* begin *
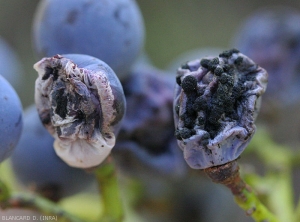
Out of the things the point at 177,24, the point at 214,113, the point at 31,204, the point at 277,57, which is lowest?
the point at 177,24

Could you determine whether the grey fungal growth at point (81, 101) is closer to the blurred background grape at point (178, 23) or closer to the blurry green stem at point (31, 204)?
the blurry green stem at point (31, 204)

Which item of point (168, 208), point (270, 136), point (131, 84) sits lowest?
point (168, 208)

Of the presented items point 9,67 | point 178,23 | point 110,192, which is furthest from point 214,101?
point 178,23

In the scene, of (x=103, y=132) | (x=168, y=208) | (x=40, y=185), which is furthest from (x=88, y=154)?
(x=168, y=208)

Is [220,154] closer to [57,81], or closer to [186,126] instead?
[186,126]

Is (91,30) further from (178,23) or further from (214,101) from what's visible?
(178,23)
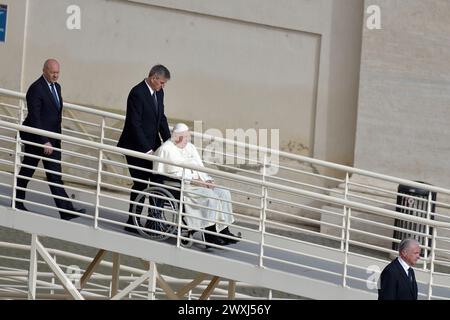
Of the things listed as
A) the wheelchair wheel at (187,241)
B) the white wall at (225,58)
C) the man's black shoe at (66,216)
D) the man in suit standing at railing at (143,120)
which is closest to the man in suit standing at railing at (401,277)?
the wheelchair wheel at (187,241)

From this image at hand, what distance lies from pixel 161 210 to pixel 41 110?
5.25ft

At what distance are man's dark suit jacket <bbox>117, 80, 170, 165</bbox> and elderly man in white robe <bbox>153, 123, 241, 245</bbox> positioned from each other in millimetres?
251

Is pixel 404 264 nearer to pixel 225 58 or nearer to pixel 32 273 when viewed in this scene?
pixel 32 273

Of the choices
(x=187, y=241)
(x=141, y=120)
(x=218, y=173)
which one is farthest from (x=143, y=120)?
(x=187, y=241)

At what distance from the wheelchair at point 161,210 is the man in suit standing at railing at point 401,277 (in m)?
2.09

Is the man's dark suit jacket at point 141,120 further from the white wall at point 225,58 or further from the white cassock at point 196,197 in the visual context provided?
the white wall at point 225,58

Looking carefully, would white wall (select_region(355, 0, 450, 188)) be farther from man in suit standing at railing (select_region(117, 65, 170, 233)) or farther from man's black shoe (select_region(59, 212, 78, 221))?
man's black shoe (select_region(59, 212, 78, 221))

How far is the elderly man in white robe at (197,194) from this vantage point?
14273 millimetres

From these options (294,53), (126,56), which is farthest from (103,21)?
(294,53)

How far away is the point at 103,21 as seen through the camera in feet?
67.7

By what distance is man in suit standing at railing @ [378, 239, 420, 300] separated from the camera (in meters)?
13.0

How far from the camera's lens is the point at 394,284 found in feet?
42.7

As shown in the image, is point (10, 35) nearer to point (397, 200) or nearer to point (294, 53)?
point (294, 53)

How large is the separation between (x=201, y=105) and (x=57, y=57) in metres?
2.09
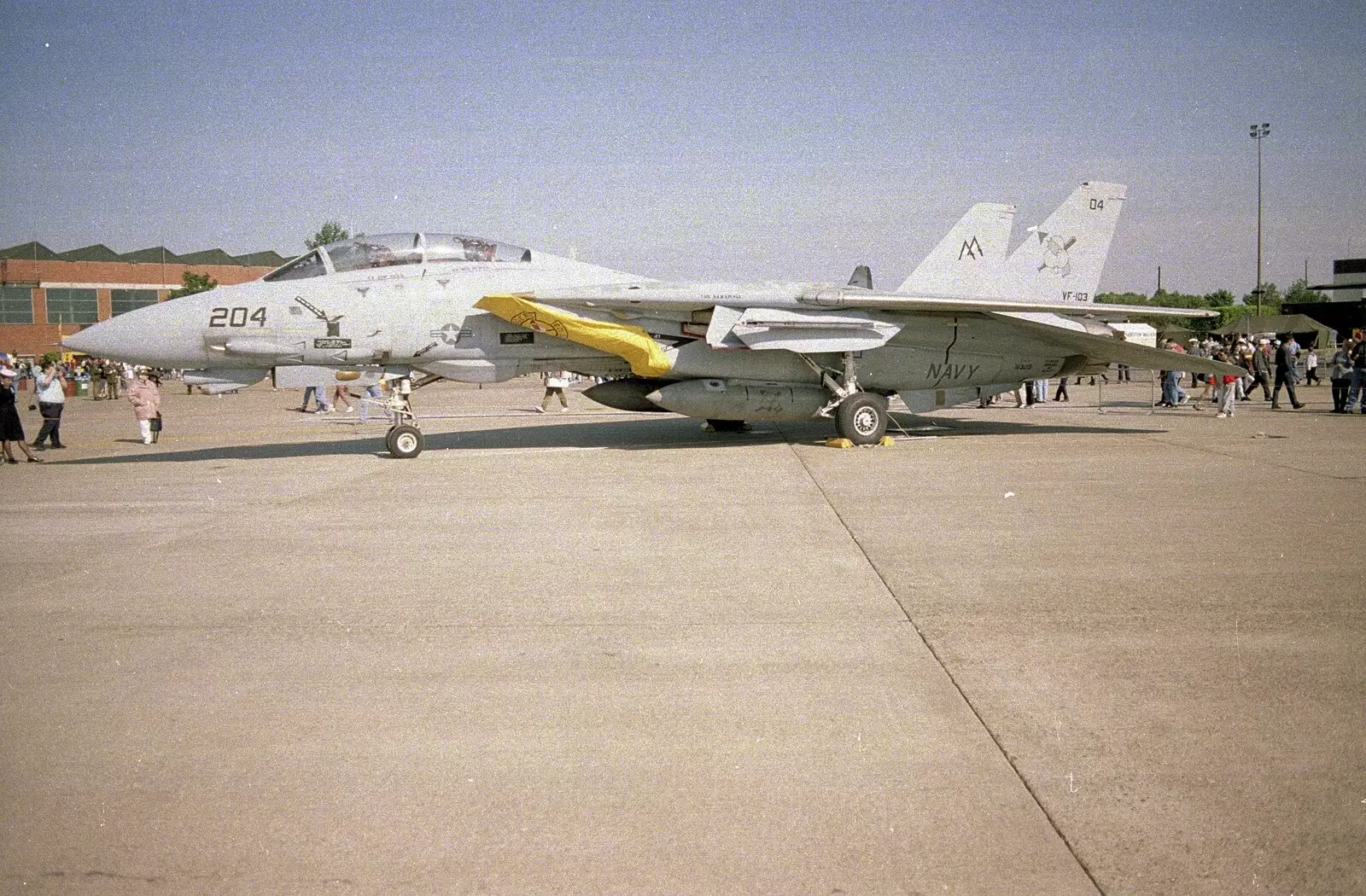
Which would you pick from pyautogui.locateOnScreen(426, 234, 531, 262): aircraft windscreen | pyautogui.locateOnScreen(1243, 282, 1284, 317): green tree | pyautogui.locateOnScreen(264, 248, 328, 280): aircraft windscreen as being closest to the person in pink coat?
* end *
Problem statement – Pull out every line in the rows above that contains the string "camera".

Reply to the task –
How far away is the point at 103,21 as seen through the camera in feet?
By what distance is man in suit standing at railing @ [378, 239, 420, 300] separated from the camera (in meters)?
How far from the camera's lens is the point at 394,284 found in feet?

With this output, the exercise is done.